It seems these days the more people try to turn conventional wisdom on its head, the more conventional wisdom seems to prevail. Back when the U.S. was outpacing the rest of the world in nearly everything, parenting was generally done a certain way. Today, impressively ambitious attempts are continually made to prove old wisdom in parenting wrong, but the results seem to suggest a different story. Now researchers have finally conducted a large, prospective cohort study to look into one developing problem in the U.S. and other Western nations, and it is narcissism.
According to a report published recently by the Proceedings of the National Academy of Sciences, narcissism—excessive selfishness and grandiose view of oneself—can be conclusively linked to overvaluation of young children by their parents. The findings of the study fly in the face of contemporary, conjecture-based recommendations that positive reinforcement is the only kind of parenting worth considering.
“Narcissistic individuals feel superior to others, fantasize about personal successes, and believe they deserve special treatment,” wrote the team of Ohio University researchers. “We demonstrate that narcissism in children is cultivated by parental overvaluation: parents believing their child to be more special and more entitled than others.”

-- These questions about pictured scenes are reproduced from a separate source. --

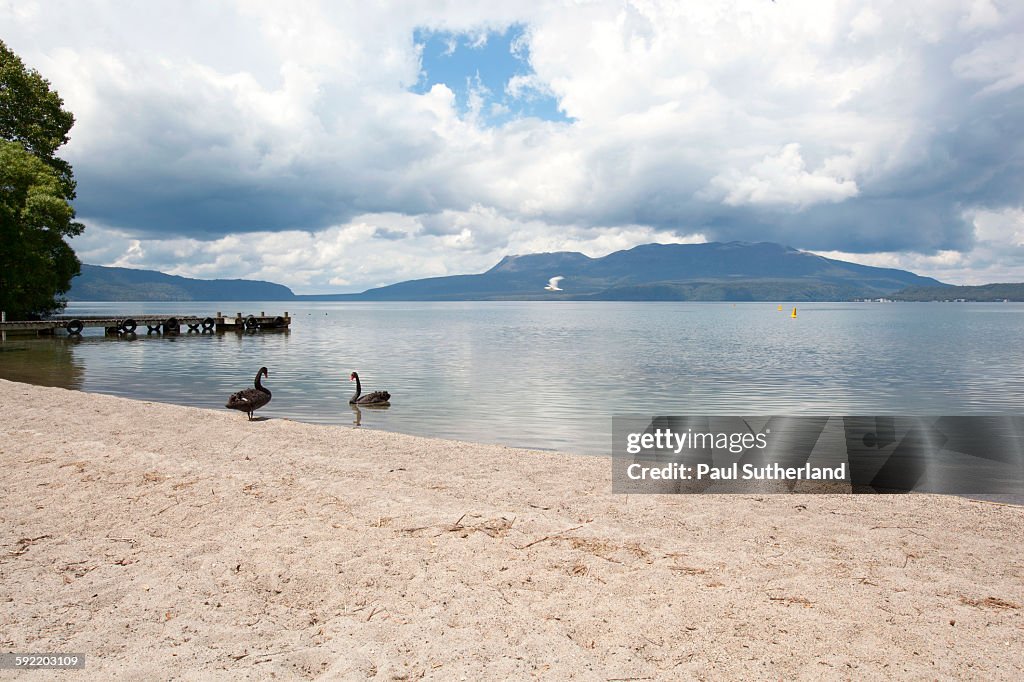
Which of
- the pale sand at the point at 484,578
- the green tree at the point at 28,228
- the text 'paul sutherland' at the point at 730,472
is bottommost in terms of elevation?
the text 'paul sutherland' at the point at 730,472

The scientists set out to test two popular, competing theories of narcissism development. One of these is the social learning theory that says kids develop an inflated view of themselves from chronic overpraising by their parents. Proponents of this theory believe that children internalize the praise of their parents and develop expectations of special treatment and privilege.
The competing theory, the psychoanalytic theory, holds that kids become narcissists in the absence of parental warmth. The foundational mechanism for this theory is that kids who do not receive enough warmth from their parents place themselves upon a pedestal in order to compensate for the unfulfilled need for reassurance.
The researchers studied 565 children ages 7 – 12, along with their parents, residing in The Netherlands. The subjects filled out questionnaires every 6 months for 18 months. Some questions were designed to assess narcissism. For example, the children were asked to rate their degree of agreement with statements like, “Kids like me deserve something extra.” Other questions sought to assess self-esteem, such as identification with statements like, “Kids like me are happy with themselves as a person.” Parents were asked to rate their identification with statements like, “My child is a great example for other children to follow,” with the intention to assess overvaluation.
The study reveals that parental valuation correlates much more strongly with the development of narcissism in young children than it does with self-esteem in the same children.
“People with high self-esteem think they’re as good as others, whereas narcissists think they’re better than others,” said study co-author Brad Bushman in a statement. “Children believe it when their parents tell them that they are more special than others. That may not be good for them or for society.”